OBJECTIVE: We aim to assess the usage of online diabetes information by patients with T2D and their relatives, and explore the families' needs and preferences regarding online information on diabetes.
METHODS: A quantitative self-reported questionnaire survey was performed with Danish families that had at least one family member diagnosed with T2D. The survey consisted of 36 closed questions on demographics, usage of the Internet, preferences in the source of information, interest in online information on six problem domains within family life related to T2D, preferences towards the delivery format of online information, and peer-to-peer communication. Two open-ended questions were also included to elicit any additional comments or suggestions about improving online information on T2D regarding family life.

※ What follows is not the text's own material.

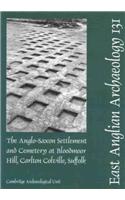 EAA 131: The Anglo-Saxon Settlement and Cemetery at Bloodmoor Hill, Carlton Colville, Suffolk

RESULTS: Fifty participants from 22 families with T2D answered the questionnaire individually. Relatives (25/28, 89%) and patients (22/22, 100%) indicated that information on T2D is relevant for them, while indicating that the Internet is the first or second preferred source when in need of information on T2D (25/28, 89% vs 21/22, 95%). Only a minority of the participants indicated that they had searched the Internet to gain knowledge on T2D regarding family life (9/28, 32% vs 10/22, 46%). Also, patients were more likely to have used the Internet to gain information on T2D (P=.027). Both groups indicated a preference for watching videos or reading about T2D in relation to family life while a minority of the participants indicated an interest in peer-to-peer communication. Regarding the six problem domains, the domains Support, Knowledge, and Everyday Life were slightly more popular. These three domains were considered interesting by at least 79% (22/28) and 73% (16/22) of the relatives and patients respectively, while the domains Communication, Worries, and Roles were considered interesting by at least 46% (20/28) and 50% (11/22).
CONCLUSIONS: Despite an interest in online information on T2D, there appears to be an unsatisfied need for more supportive online information on T2D aimed at Danish families with T2D. Based on family preferences, online information should focus on the six problem domains and be presented through text and videos by health care practitioners and peers. Peer-to-peer communication elements may be beneficial, but are only expected to be used by a very limited number of families.